After the emergency vehicles passed them, Trevor could have pulled onto the road and kept going. But instead, he sat there. “You’re right. I have been keeping a lot of secrets from you. Something tells me you’ve been keeping more than a few of your own, too. We can’t do that anymore. It’s time we go somewhere and have a discussion we probably should have had the first day we met.”
* * *
“I can’t believe Dick bugged my apartment.” Alina glared at the tall glass filled with water and micro listening devices that was sitting on her kitchen counter. “That bastard.”
“We can’t be sure it was Dick,” Trevor pointed out as he picked up the glass and tried to count the number of bugs that had been planted around his partner’s place. He quickly gave up—it was like counting gumballs in a vending machine. If Alina had this many hidden microphones in her place, he could only imagine how many his apartment contained. “It could just as likely have been Thorn who ordered it. Though I do have to agree with you on one point—Dick is a bastard.”
They’d only learned about the bugs because Trevor had called Adam on the way back from Aberdeen to give him an update on what had happened
there and tell him that they were heading to her apartment.
“I’m going to tell her everything,” Trevor had added.
“You know her apartment is probably bugged, right?” Adam had pointed out.
“Any chance you can do something about that?”
“I can,” Adam had said. “As long as you realize you’ll be tipping Dick and Thorn off that you’re onto their surveillance. That may cause complications for both of you later.”
Trevor was aware of that. But he and Alina needed to get a lot of stuff out in the open, and the best place to do that was somewhere she’d feel comfortable.
“Understood,” he had told Adam. “Think you can have the place swept within the hour?”
Adam had assured him he would.
“What was that about?” Alina had asked when he’d hung up.
That was when he’d told her that her place had almost certainly been wired for sound from the moment she’d accepted the job at the DCO.

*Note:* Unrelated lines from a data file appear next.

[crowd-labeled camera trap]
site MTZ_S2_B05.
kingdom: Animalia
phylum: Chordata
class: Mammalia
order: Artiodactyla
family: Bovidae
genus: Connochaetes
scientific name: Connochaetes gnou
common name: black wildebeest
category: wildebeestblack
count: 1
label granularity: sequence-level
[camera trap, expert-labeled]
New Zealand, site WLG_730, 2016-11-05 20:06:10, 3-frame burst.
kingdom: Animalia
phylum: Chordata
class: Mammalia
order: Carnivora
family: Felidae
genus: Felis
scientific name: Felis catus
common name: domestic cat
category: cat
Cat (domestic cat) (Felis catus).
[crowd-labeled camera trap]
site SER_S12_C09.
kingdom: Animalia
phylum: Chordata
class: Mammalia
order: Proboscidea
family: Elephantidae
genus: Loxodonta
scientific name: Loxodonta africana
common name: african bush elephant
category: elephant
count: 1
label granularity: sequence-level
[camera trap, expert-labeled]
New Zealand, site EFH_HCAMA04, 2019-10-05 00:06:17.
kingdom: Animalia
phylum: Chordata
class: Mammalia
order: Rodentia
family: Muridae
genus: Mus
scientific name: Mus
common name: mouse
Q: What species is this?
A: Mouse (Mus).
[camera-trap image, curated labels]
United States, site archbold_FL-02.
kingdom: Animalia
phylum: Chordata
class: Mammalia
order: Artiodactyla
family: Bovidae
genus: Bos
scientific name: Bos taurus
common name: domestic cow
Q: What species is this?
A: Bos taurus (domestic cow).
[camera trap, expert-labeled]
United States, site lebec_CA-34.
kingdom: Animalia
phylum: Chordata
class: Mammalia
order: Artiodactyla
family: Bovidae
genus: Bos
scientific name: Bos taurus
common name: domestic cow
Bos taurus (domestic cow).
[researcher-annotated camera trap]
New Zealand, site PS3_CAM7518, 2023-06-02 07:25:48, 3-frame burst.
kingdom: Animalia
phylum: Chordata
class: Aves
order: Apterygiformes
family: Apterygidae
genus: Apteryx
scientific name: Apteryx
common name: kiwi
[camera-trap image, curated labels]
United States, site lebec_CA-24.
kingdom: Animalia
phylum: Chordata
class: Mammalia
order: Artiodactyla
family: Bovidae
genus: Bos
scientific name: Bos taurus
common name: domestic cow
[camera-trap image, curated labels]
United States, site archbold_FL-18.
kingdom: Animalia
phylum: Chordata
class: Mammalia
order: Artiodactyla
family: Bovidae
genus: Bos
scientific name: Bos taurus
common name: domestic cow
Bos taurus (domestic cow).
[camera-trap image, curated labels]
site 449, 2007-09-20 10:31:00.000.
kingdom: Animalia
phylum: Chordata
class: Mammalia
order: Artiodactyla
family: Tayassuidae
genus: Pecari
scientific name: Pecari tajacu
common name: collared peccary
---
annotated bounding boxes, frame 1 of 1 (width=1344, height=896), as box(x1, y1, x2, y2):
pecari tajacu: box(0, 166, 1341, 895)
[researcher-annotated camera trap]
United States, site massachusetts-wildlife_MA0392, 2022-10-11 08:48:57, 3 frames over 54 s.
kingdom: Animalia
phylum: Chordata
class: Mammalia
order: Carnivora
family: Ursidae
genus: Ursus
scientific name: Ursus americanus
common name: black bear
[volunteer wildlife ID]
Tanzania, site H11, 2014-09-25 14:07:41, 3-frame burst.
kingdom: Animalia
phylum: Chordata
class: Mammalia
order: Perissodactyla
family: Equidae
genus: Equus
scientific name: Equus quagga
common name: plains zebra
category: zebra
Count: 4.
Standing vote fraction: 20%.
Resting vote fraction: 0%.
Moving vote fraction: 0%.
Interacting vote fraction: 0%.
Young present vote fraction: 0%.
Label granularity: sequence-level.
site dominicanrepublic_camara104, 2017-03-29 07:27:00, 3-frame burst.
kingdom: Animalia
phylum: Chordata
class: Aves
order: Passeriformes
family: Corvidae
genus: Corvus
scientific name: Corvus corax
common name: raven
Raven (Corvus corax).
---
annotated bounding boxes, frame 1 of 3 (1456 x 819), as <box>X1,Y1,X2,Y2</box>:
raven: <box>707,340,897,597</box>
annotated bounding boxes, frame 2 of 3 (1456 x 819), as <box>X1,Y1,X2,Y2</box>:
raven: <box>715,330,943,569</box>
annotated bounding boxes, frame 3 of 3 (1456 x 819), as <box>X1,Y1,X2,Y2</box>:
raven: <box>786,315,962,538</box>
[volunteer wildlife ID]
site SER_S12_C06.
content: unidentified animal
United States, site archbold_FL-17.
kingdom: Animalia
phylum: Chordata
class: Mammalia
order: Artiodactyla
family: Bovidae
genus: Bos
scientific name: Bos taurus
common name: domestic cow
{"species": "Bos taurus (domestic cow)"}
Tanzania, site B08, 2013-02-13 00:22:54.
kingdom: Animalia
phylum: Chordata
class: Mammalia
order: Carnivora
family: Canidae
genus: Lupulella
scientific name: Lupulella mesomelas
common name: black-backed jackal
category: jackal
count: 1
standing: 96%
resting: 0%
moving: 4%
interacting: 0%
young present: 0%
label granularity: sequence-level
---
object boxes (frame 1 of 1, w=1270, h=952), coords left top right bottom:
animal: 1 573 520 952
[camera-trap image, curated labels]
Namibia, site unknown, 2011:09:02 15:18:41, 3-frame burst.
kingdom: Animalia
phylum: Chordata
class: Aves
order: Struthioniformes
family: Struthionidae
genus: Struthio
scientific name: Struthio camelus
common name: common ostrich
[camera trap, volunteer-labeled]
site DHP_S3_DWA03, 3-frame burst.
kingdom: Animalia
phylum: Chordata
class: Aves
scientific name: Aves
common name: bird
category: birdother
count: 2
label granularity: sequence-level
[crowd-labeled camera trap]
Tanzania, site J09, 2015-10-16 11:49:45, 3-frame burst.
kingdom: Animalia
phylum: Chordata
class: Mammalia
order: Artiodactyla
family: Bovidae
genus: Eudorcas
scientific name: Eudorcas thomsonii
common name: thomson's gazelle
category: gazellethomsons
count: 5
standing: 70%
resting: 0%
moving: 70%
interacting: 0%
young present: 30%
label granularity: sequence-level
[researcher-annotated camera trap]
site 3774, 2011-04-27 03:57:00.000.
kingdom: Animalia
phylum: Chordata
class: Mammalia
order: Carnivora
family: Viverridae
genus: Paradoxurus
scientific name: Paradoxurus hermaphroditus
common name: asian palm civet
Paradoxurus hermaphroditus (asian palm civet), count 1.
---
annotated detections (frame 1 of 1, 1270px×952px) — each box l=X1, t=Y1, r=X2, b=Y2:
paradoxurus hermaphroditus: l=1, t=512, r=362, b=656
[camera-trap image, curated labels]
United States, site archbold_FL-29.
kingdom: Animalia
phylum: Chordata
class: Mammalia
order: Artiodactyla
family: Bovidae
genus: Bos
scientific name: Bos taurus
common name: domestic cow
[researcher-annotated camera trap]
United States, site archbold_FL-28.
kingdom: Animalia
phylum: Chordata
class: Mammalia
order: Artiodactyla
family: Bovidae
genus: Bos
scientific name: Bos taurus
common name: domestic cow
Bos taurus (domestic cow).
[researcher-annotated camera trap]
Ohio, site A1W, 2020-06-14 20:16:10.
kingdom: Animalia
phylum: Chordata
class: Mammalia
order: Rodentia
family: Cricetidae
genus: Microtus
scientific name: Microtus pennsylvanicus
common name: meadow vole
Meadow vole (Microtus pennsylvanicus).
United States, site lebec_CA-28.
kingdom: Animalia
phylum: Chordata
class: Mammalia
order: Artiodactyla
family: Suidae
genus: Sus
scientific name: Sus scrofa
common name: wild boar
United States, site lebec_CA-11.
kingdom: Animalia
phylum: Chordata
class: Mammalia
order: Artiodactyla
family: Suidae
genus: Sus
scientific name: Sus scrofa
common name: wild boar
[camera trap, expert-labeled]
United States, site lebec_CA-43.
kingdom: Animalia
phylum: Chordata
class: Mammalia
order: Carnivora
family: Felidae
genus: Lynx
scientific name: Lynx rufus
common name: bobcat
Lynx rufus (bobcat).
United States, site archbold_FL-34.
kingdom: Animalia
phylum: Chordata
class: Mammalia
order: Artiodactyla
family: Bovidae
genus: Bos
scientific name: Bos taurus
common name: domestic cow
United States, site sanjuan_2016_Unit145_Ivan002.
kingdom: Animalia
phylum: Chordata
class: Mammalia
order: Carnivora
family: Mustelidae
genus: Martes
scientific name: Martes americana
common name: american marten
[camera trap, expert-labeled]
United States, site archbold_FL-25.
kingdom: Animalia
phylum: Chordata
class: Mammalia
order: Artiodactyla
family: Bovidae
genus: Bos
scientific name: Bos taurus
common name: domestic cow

Needless to say, she hadn’t been happy about it. Muttering under her breath, she’d texted her friend Kathy and said she was coming home but that she’d need some privacy for the night so she and Trevor could deal with some stuff, then asked if Kathy could keep Molly for a bit longer.
“How do we know this friend of yours was able to find all the bugs?” she asked now, taking the water glass from his hand and giving it a shake.
He took the glass back from her and set it firmly on the counter. “Adam, and the people he employs, are very good at what they do. If they say the apartment has been cleared, it’s clear.”
She regarded him thoughtfully for a moment, then nodded. “I guess that brings me to my next question. Do you work for Adam? Is he the one who’s been sending us all over the place the past few days?”
Alina had been patient on the drive back to DC, asking a few questions but essentially waiting until they got back here to get into anything serious. He supposed now was finally the time to talk about it. But looking at Alina, her face and hair smudged with black soot from the fire, her clothes torn and burnt in places from the flying debris and the impact of being thrown to the ground, she looked tired. Judging by how slowly she’d walked up the stairs earlier, beat up as well. He’d be lying if he said he wasn’t concerned about her. It was all he could do not to pull her into his arms. He shoved his hands in the pockets of his cargo pants instead.